## GIVEN PROBLEM:
Reproduce word for word the stretch from "And what we" through "the Baltimore Sun." in the passage on the New England Patriots below.

___ SOURCE ___

And what we saw this past Thursday is just the end result of an organization gone mad.
When was the last time we heard Kraft or anybody in the Pats organization acknowledge the hard work done by Bill Parcell’s when he swooped in during the early 1990s to literally save the organization?
For those who don’t know (and there’s plenty of Pats fans who don’t know), your favorite piece of football clothing was about to flee Foxborough, via Jon Morgan of the Baltimore Sun.
In 1993, St. Louis was a rumored destination for the “patsies,” as most of the NFL called them.
It’s been a few seasons since the New England Patriots — the “Patsies” to some — were a force on the field. But they are shaping up as a major element in NFL expansion.
“You can’t separate the Patriots from the expansion effort,” said Herbert J. Belgrad, coordinator of Baltimore’s expansion bid and chairman of the Maryland Stadium Authority.
In fact, the disposition of the Patriots could determine if Baltimore returns to the NFL.
James Busch Orthwein, the lead investor in St. Louis’ effort to buy an expansion franchise, bought the Patriots last year to protect a loan he had made to Fran Murray Sr., a part-owner of the team.
Kraft ultimately bought the team and since has done wonders. It all started with hiring the Tuna.

___ DATA LISTING ___

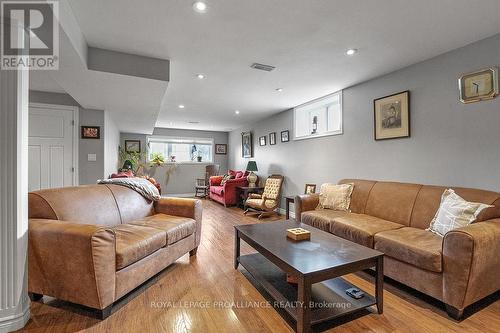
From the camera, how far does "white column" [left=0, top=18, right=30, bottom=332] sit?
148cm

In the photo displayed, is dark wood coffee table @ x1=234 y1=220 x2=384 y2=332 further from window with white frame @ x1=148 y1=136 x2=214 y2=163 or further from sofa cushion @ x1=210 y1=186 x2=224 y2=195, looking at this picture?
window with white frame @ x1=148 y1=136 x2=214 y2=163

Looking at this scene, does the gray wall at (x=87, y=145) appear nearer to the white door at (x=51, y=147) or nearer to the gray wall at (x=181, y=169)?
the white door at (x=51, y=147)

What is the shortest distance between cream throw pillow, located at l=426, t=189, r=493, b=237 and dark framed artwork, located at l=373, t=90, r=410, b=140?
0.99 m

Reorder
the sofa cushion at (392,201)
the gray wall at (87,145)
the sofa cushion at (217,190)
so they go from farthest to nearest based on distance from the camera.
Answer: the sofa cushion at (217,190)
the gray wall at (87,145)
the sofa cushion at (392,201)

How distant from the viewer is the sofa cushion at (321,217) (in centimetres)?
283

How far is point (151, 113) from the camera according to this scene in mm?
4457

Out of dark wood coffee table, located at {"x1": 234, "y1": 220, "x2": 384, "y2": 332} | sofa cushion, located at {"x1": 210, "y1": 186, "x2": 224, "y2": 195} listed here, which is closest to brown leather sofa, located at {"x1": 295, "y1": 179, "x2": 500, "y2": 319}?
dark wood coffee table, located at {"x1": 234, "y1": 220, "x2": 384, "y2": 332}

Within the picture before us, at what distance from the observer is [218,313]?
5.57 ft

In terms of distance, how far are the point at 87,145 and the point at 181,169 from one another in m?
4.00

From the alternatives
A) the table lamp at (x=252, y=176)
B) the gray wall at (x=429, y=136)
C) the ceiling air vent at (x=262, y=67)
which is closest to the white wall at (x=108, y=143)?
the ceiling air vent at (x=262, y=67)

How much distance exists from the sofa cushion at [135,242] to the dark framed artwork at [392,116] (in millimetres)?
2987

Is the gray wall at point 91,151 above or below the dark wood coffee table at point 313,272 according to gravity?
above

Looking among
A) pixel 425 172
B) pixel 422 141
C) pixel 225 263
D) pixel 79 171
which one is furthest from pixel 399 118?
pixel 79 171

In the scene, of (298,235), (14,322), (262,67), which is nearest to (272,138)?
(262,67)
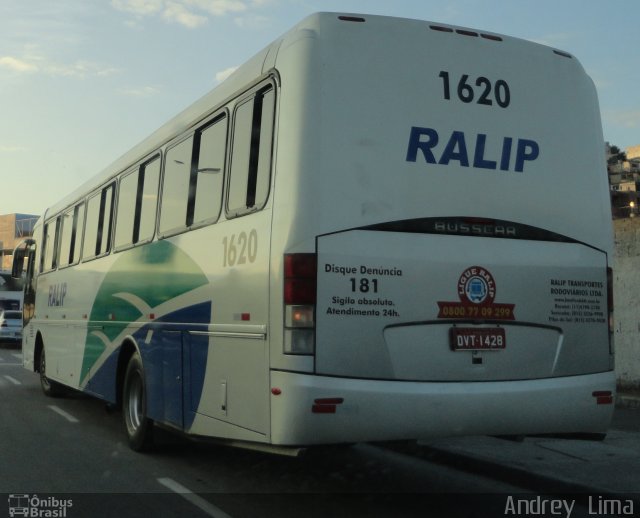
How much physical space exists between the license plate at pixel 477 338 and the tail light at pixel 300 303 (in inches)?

___
___ DATA LISTING ___

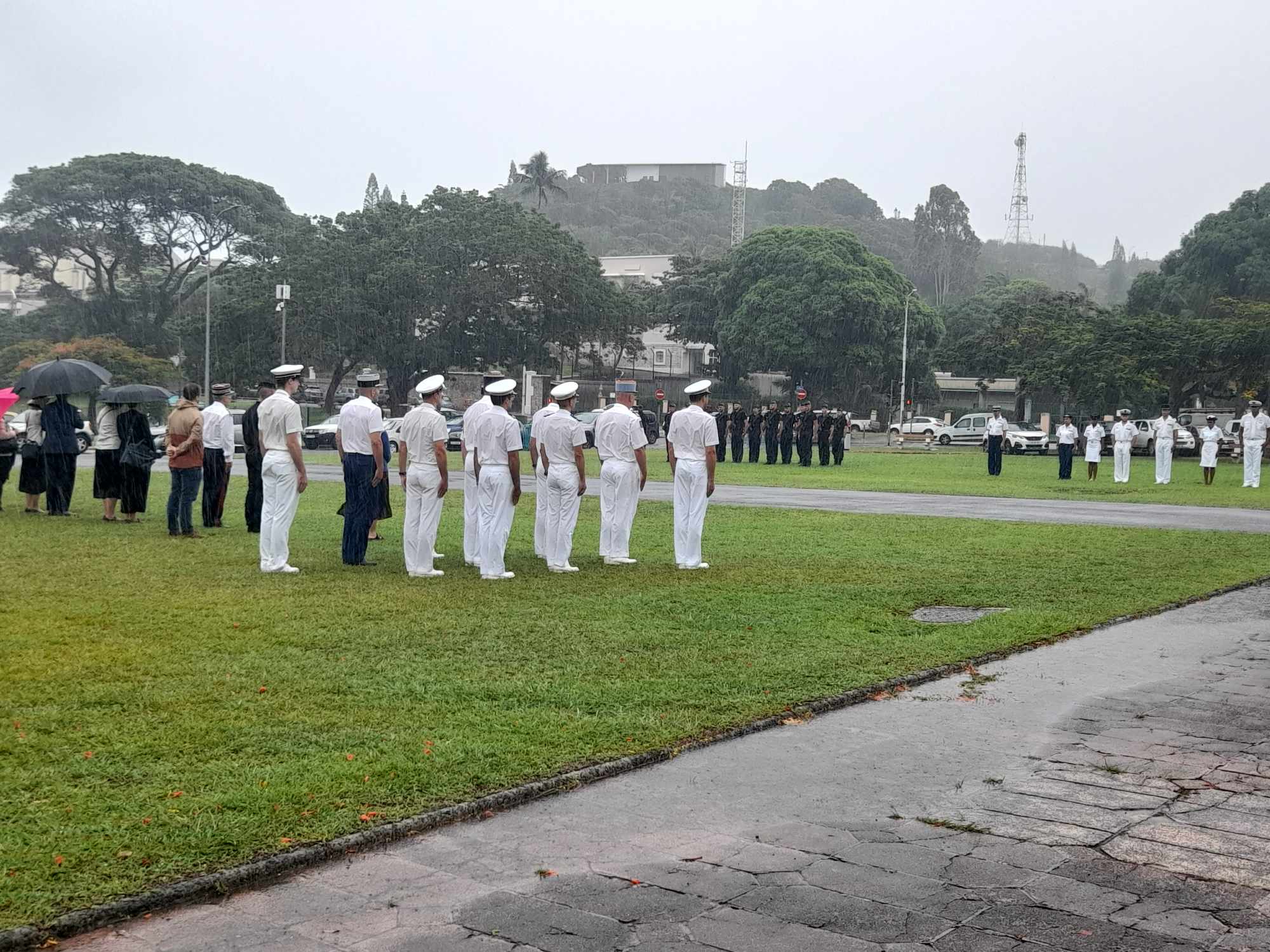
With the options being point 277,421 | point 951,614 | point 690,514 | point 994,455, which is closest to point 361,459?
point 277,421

___

## EXERCISE RESULT:
And what we saw this past Thursday is just the end result of an organization gone mad.
When was the last time we heard Kraft or anybody in the Pats organization acknowledge the hard work done by Bill Parcell’s when he swooped in during the early 1990s to literally save the organization?
For those who don’t know (and there’s plenty of Pats fans who don’t know), your favorite piece of football clothing was about to flee Foxborough, via Jon Morgan of the Baltimore Sun.